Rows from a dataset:
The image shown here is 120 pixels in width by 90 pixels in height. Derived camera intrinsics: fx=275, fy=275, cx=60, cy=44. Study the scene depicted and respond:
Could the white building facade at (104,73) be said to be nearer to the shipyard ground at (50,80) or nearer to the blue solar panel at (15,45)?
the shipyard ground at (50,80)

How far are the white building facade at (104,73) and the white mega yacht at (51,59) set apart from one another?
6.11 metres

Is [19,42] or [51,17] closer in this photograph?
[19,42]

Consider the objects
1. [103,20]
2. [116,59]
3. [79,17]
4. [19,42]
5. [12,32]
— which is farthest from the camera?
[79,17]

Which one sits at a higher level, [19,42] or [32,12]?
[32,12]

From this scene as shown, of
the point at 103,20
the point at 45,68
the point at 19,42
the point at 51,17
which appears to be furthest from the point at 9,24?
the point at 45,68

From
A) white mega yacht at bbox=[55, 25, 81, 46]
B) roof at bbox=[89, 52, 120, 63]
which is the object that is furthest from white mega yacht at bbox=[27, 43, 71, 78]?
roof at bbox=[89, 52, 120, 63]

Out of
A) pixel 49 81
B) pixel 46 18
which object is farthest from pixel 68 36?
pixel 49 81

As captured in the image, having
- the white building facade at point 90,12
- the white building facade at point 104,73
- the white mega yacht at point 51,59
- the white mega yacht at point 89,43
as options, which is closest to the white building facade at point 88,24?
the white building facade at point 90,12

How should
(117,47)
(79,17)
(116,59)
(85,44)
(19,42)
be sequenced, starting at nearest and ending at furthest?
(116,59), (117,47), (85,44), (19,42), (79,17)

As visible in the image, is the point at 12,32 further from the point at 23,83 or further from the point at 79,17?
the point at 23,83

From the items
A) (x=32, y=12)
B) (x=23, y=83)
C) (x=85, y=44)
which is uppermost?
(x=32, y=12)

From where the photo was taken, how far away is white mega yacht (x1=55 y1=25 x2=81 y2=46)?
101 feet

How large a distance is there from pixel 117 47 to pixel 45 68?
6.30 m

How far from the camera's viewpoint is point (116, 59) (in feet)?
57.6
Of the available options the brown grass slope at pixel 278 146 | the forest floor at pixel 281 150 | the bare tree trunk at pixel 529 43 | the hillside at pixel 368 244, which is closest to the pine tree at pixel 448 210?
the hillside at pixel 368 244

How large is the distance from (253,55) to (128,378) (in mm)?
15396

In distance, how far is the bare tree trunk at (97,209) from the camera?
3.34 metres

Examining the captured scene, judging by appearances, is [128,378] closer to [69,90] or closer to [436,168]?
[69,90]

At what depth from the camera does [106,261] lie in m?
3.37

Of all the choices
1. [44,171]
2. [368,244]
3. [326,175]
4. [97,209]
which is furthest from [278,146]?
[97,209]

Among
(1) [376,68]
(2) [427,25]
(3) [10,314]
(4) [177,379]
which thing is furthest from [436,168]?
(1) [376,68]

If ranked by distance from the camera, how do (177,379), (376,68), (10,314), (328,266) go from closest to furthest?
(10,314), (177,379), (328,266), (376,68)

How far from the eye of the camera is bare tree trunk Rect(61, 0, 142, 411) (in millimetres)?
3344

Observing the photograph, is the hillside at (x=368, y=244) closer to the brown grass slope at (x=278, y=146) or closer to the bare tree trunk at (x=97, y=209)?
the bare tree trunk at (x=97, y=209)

__Task requirements__
Nothing should be left out: return all of the records exactly.

__Answer__
The image shown here is 120 pixels in width by 90 pixels in height. Derived camera intrinsics: fx=275, fy=275, cx=60, cy=44. Study the scene depicted and respond:
Could the white building facade at (104,73) be said to be nearer to the shipyard ground at (50,80) or nearer to the blue solar panel at (15,45)?
the shipyard ground at (50,80)

How far are the white building facade at (104,73) and the white mega yacht at (51,59) set apart from one another?
6.11 metres

Is [19,42] or [51,17] closer in this photograph?
[19,42]

Consider the objects
1. [103,20]
2. [116,59]
3. [79,17]
4. [19,42]
5. [12,32]
— which is farthest from the camera?
[79,17]

Which one sits at a higher level, [19,42] or [32,12]?
[32,12]

From this scene as shown, of
the point at 103,20
the point at 45,68
the point at 19,42
the point at 51,17
which appears to be furthest from the point at 9,24?
the point at 45,68

From
A) white mega yacht at bbox=[55, 25, 81, 46]
B) roof at bbox=[89, 52, 120, 63]
which is the object that is furthest from white mega yacht at bbox=[27, 43, 71, 78]?
roof at bbox=[89, 52, 120, 63]

Out of
A) pixel 49 81
B) pixel 46 18
which object is farthest from pixel 68 36?
pixel 49 81

As captured in the image, having
- the white building facade at point 90,12
- the white building facade at point 104,73
- the white mega yacht at point 51,59
- the white mega yacht at point 89,43
as options, which is closest to the white building facade at point 88,24?
the white building facade at point 90,12

How should
(117,47)
(79,17)
(116,59)
(85,44)
(19,42)
be sequenced, starting at nearest and ending at furthest?
(116,59), (117,47), (85,44), (19,42), (79,17)

As visible in the image, is the point at 12,32 further from the point at 23,83 or further from the point at 79,17?
the point at 23,83

From the items
A) (x=32, y=12)
B) (x=23, y=83)
C) (x=85, y=44)
which is uppermost?
(x=32, y=12)

From where the photo was taken, how far away is white mega yacht (x1=55 y1=25 x2=81 y2=46)?
101 feet

How large a distance is there from pixel 117 47 to pixel 45 68?
6.30 m

How far from the camera's viewpoint is point (116, 59) (in feet)?
57.6
Of the available options the brown grass slope at pixel 278 146 | the forest floor at pixel 281 150 | the bare tree trunk at pixel 529 43 | the hillside at pixel 368 244, which is closest to the pine tree at pixel 448 210?
the hillside at pixel 368 244

How large is the distance from (253,55) to (128,378) (in mm)?
15396

In distance, how far is the bare tree trunk at (97,209) from the camera?
3.34 metres

Examining the captured scene, judging by appearances, is [128,378] closer to [69,90] or closer to [436,168]?
[69,90]

At what depth from the camera does [106,261] lie in m?
3.37

Of all the choices
1. [44,171]
2. [368,244]
3. [326,175]
4. [97,209]
which is furthest from [278,146]?
[97,209]

Among
(1) [376,68]
(2) [427,25]
(3) [10,314]
(4) [177,379]
which thing is furthest from [436,168]?
(1) [376,68]

If ranked by distance from the camera, how do (177,379), (376,68), (10,314), (328,266) go from closest to furthest?
(10,314), (177,379), (328,266), (376,68)

How far from the eye of the camera is bare tree trunk Rect(61, 0, 142, 411) (in millimetres)?
3344

Observing the photograph, is the hillside at (x=368, y=244) closer to the brown grass slope at (x=278, y=146) or closer to the bare tree trunk at (x=97, y=209)?
the bare tree trunk at (x=97, y=209)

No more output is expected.